Daily Mail on Sunday repays Tanzania’s hospitality with an even more damning article

TANZANIAN GOVERNMENT IN SHOCK OVER NEW DAILY MAIL ON SUNDAY REPORT

(Posted 27th March 2014)

Regular and usually well informed sources in Dar es Salaam confirmed that there is a mood of incredulity if not outright shock in Tanzanian government circles, as a sponsored visit by a Daily Mail on Sunday journalist spectacularly backfired with a follow up report about his experiences in the country, to which he was flown and hosted entirely at the expense of the Tanzanian government.

The article in last Sunday’s edition showed that some 34.000 tusks were kept in a central store in Dar es Salaam, constituting over 17.000 elephants, some of which died of natural causes with the ivory collected by park personnel and sent to the store but most apparently, at least going by the Daily Mail on Sunday report, originating from confiscated blood ivory.

The PR consultants the Tanzanian government hired, and which most likely recommended that the journalist be flown to Dar for a fact finding mission, clearly misread intent and purpose of Martin Fletcher’s trip and to have to pay them adds injury to insult, as the entire response now is exposed as one bodged operation, over which many surely must hang their head in shame to have so misjudged the final outcome.

The story also insists that President Kikwete is in possession of the names of the alleged ringleaders responsible for the unprecedented elephant slaughter in recent years, when little if anything was done to prevent the massacres in the Selous and in Ruaha, which decimated the great elephant herds from the previous game count standing at between 65 – 70.000 elephant in 2005 to a mere 13.000 as of late last year.

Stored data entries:

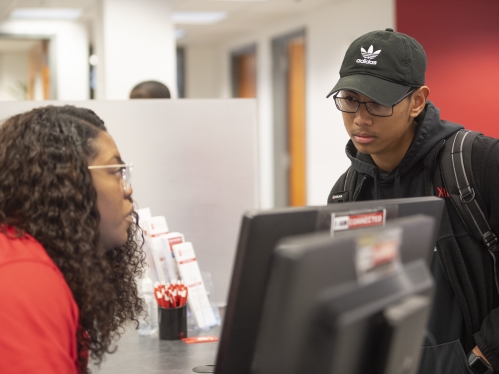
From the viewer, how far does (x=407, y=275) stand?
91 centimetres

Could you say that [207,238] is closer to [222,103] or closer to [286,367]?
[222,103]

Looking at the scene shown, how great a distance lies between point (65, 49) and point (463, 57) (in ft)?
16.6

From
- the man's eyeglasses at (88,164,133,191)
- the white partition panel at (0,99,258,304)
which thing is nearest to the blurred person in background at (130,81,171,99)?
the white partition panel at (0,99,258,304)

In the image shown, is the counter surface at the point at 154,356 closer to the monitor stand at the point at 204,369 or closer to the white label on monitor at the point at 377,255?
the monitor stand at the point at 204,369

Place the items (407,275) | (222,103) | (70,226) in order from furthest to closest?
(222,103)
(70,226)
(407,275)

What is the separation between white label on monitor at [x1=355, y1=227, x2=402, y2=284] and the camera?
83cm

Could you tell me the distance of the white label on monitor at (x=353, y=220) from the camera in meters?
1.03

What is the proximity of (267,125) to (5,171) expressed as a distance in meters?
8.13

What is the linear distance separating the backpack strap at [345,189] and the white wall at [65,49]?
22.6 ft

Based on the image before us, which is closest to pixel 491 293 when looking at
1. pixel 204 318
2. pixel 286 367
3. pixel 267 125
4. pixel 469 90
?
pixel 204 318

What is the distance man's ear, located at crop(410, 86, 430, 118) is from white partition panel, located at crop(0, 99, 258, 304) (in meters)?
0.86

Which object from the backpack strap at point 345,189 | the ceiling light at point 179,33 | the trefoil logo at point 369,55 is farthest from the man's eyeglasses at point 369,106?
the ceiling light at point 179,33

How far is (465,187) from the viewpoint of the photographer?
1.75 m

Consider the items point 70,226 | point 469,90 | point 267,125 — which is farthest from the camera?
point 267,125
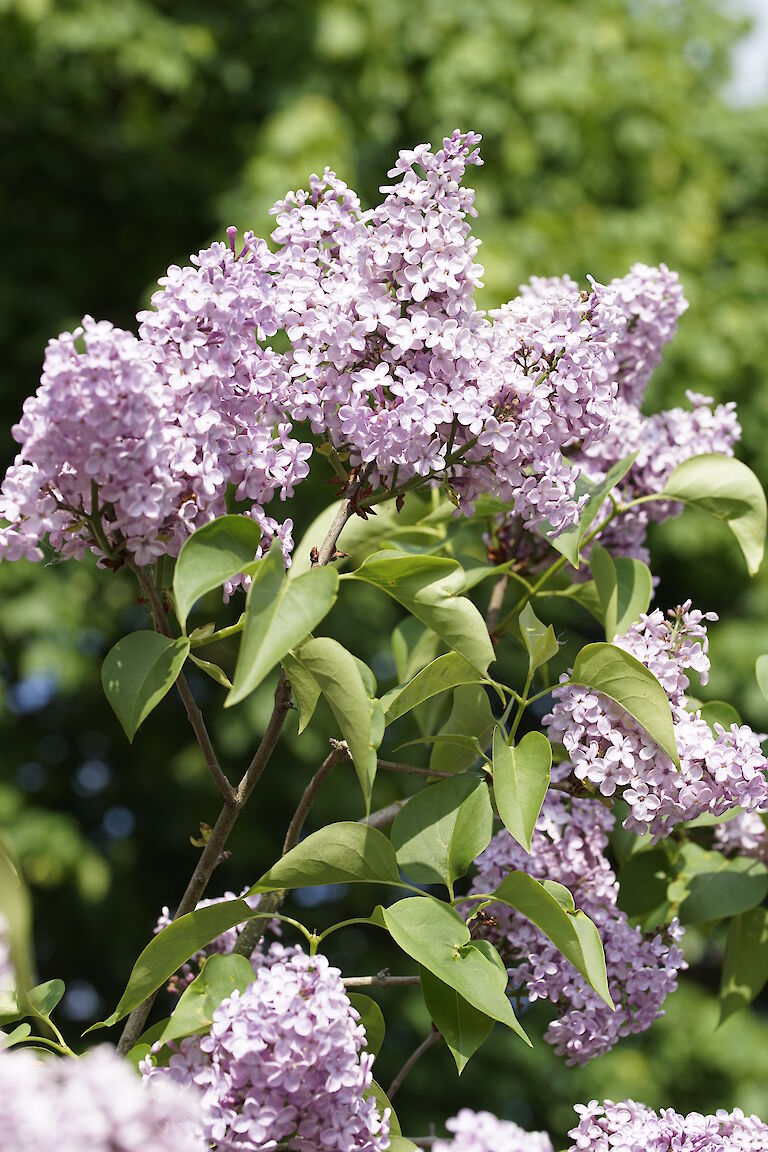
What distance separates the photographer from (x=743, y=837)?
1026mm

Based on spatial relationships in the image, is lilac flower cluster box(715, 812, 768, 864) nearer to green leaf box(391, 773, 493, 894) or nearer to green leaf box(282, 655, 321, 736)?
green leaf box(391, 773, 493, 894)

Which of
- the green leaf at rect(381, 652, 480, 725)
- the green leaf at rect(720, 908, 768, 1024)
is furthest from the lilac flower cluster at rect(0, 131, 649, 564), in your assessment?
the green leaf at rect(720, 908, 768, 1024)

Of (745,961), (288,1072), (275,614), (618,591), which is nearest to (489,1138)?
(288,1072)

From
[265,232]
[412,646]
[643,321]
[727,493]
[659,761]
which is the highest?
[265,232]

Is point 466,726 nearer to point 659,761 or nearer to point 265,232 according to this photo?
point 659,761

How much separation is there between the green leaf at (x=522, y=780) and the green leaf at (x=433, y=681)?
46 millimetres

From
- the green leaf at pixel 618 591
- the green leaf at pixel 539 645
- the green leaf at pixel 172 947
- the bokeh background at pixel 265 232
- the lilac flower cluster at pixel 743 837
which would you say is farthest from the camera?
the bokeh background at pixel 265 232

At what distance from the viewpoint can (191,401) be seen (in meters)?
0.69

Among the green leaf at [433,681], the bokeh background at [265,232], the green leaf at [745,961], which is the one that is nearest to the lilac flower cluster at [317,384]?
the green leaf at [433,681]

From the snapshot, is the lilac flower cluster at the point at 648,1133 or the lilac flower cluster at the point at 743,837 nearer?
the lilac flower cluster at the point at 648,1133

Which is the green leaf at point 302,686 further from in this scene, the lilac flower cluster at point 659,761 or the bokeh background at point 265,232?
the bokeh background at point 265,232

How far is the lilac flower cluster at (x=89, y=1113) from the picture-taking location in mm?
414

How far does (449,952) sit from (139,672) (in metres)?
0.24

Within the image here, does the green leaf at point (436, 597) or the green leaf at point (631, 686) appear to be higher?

▶ [Activities]
1. Answer these questions using the news item on the Daily Mail on Sunday report about Tanzania.
(a) How many tusks were kept in the central store in Dar es Salaam?
(b) What is the name of the journalist whose trip is mentioned?
(c) According to the news item, how many elephants were counted in 2005, and how many were there as of late last year?
2. Copy everything in the news item on the Daily Mail on Sunday report about Tanzania from "The PR consultants" down to "late last year.".

▶ [Responses in order]
1.
(a) Some 34.000 tusks.
(b) Martin Fletcher.
(c) Between 65 – 70.000 elephants in 2005, and a mere 13.000 as of late last year.

2.
The PR consultants the Tanzanian government hired, and which most likely recommended that the journalist be flown to Dar for a fact finding mission, clearly misread intent and purpose of Martin Fletcher’s trip and to have to pay them adds injury to insult, as the entire response now is exposed as one bodged operation, over which many surely must hang their head in shame to have so misjudged the final outcome.

The story also insists that President Kikwete is in possession of the names of the alleged ringleaders responsible for the unprecedented elephant slaughter in recent years, when little if anything was done to prevent the massacres in the Selous and in Ruaha, which decimated the great elephant herds from the previous game count standing at between 65 – 70.000 elephant in 2005 to a mere 13.000 as of late last year.